Polecenie A:
Wypisz dokładnie fragment wątku z forum żeglarskiego, zaczynając od słów „Autor:  Marian J.” i kończąc na słowach „of my project.”.

Fragment dokumentu:
····················
Forum żeglarskie
https://forum.zegluj.net/

Ktokolwiek widział, ktokolwiek wie
https://forum.zegluj.net/viewtopic.php?f=5&t=20947
Strona 1 z 1

Autor:  taka_jedna [ 13 sty 2015, o 19:25 ]
Tytuł:  Ktokolwiek widział, ktokolwiek wie

Znalazłam w necie taki oto filmik
https://www.youtube.com/watch?v=mJFcwRmcBiI

Czy ktoś ma namiary na jego autora? Chciałabym mu zadać kilka pytań.

Autor:  Marian Strzelecki [ 13 sty 2015, o 19:31 ]
Tytuł:  Re: Ktokolwiek widział, ktokolwiek wie

taka_jedna napisał(a):
Znalazłam w necie taki oto filmik
Czy ktoś ma namiary na jego autora? Chciałabym mu zadać kilka pytań.

Nie znam...
A To widziałaś?



Całą serie z "origami" należy obejrzeć. :cool:

Autor:  Marian J. [ 13 sty 2015, o 19:54 ]
Tytuł:  Re: Ktokolwiek widział, ktokolwiek wie

Pod filmem w komentarzach masz chyba namiar:You find more picture on my blog: janjara.blog.interia.pl Thank you for interesting of my project.
····················
Polecenie B:
Zwróć bez zmian wiersze zestawienia, zaczynając od wiersza zawierającego „Time of clock at [394,81,592,282]: 4:18” i kończąc na ostatnim wierszu zestawienia, oba włącznie, a obrazy pomiń w odpowiedzi.
····················
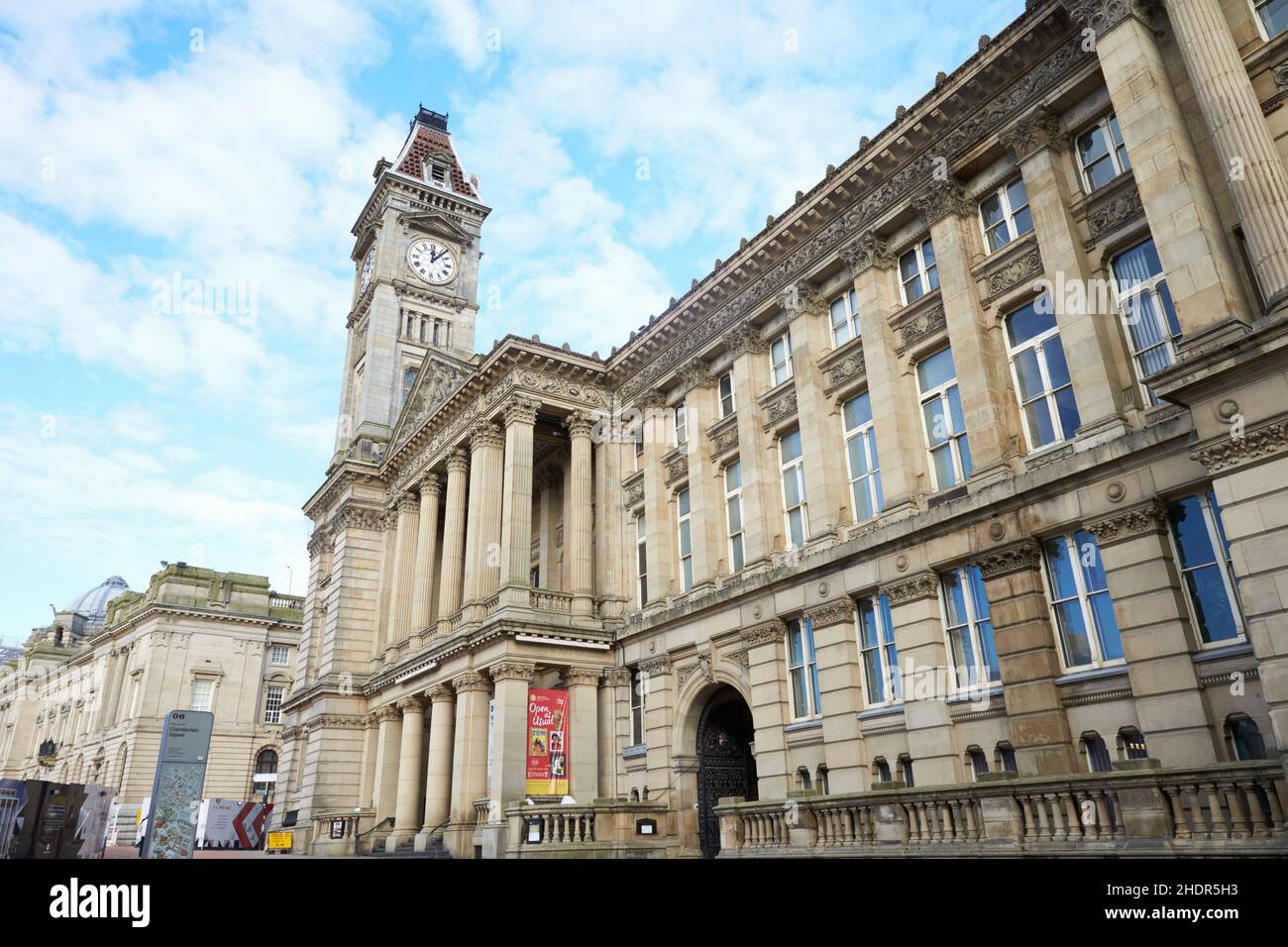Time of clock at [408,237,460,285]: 12:06
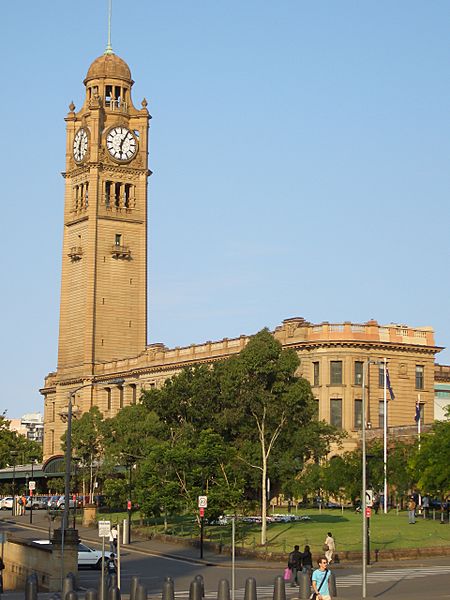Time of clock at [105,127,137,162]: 6:05
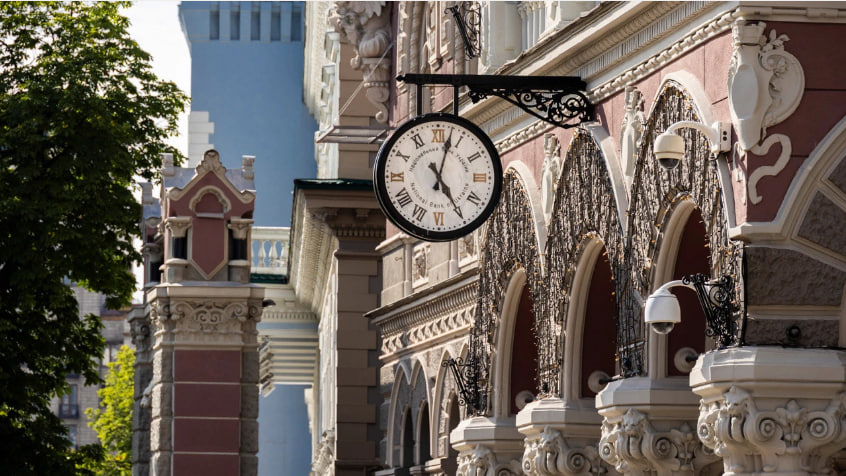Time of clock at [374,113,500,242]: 5:02
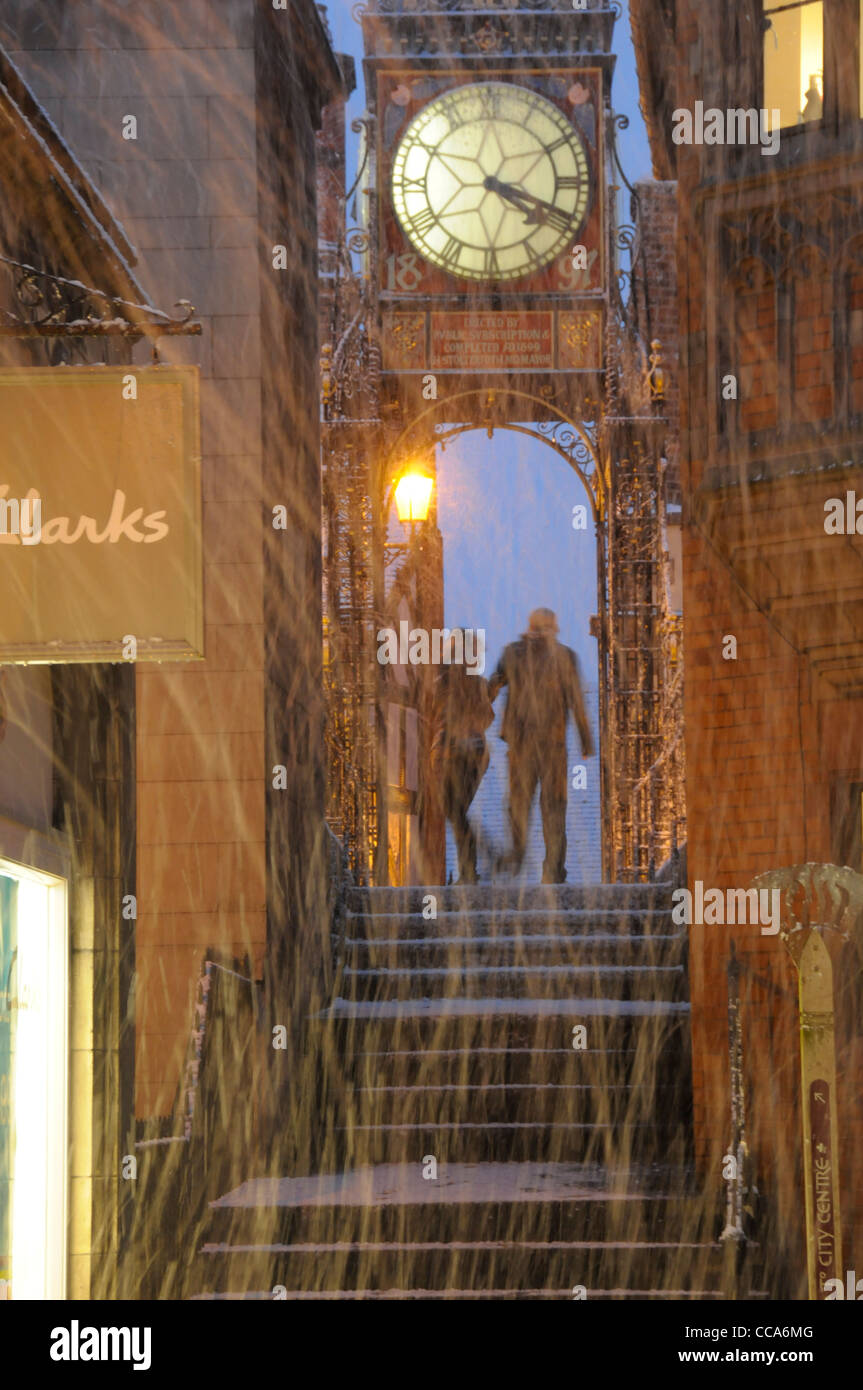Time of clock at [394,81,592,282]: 4:18
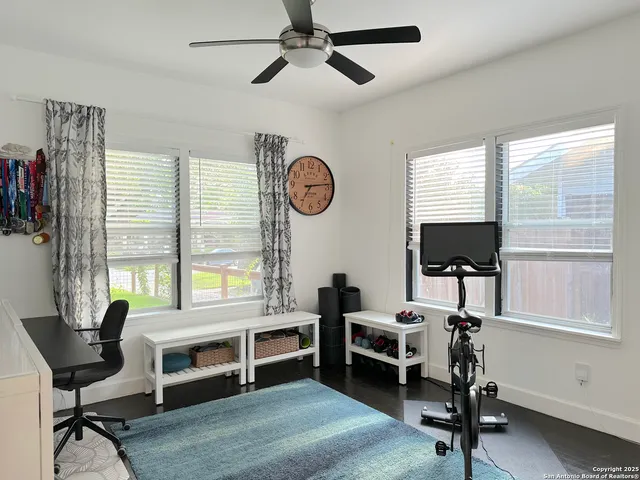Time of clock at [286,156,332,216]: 7:13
····················
Wynik A:
Autor:  Marian J. [ 13 sty 2015, o 19:54 ]
Tytuł:  Re: Ktokolwiek widział, ktokolwiek wie

Pod filmem w komentarzach masz chyba namiar:You find more picture on my blog: janjara.blog.interia.pl Thank you for interesting of my project.

Wynik B:
Time of clock at [394,81,592,282]: 4:18
Time of clock at [286,156,332,216]: 7:13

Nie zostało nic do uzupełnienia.